---- DOCUMENT SECTION
[tesseract-ocr] Re: Tesseract performance On ID cards and passports

nguyen ngoc hai Fri, 08 Sep 2023 05:18:47 -0700

Hi Alexey, 

Thank you very much for trying out my sample. It is very informative to 
understand how CRAFT could extract correctly the text regions. As far as I 
know, Tesseract has a very nice Python wrapper tesserocr 
<https://github.com/sirfz/tesserocr/tree/9c8740dae227f60e5a3c2763783d52f19119172b>,
 
which provides many easy-to-use methods to analyze the image texts with a 
range of PSM, and RIL modes. However, unfortunately, I was not able to find 
a good method from the API to extract efficiently all the text regions for 
some multi-background and text colors samples.


The results you provided are actually very promising. I have not read your 
code carefully yet, but may I ask that after getting all the text regions, 
did you pass them one by one to Tesseract or how did you get the CRAFT + 
crop result: ... (with accuracy 48.78)? 

As I noticed, some lines on the sample can be noisy for the results. I 
think that if applying the line removal method, the results can be better.  
I do not quite understand the technique of creating a map of boxes using 
.uzn files and passing it to Tesseract, can you explain a bit further? And 
yes, you are right, not only the 金額 was not there, but all of the 
dark-background text regions are not shown in the second results ( such as 
摘要 数 重 単位 単 価 金額, etc. )

Apology for the conversation becoming longer, but your questions are yet to 
be answered. I am deeply interested in understanding them too. 

Regards
Hai. 

On Friday, September 8, 2023 at 5:19:26 AM UTC+9 apism...@gmail.com wrote:

> Thanks for sharing Hai 
> Looks like CRAFT can detect regions despite the background: 
> https://github.com/apismensky/ocr_id/blob/main/images/boxes_craft/black_background_text_detection.png
> . 
> It also creates cuts for each text region which can be OCR-ed separately 
> and then joined together as a result.
--------
Please answer these questions using the forum thread on Tesseract performance on ID cards and passports.
1. Which Python wrapper for Tesseract does the thread name?
2. What accuracy is reported for the CRAFT + crop result?
3. Which text regions does the thread say are missing from the second results?
---- DATA SHOWN
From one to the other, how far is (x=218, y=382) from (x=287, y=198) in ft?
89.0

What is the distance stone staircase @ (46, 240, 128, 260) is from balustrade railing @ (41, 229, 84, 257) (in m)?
--------
*SOLUTION TO THE EXERCISE:*
1. tesserocr
2. 48.78
3. All of the dark-background text regions, such as 摘要 数 重 単位 単 価 金額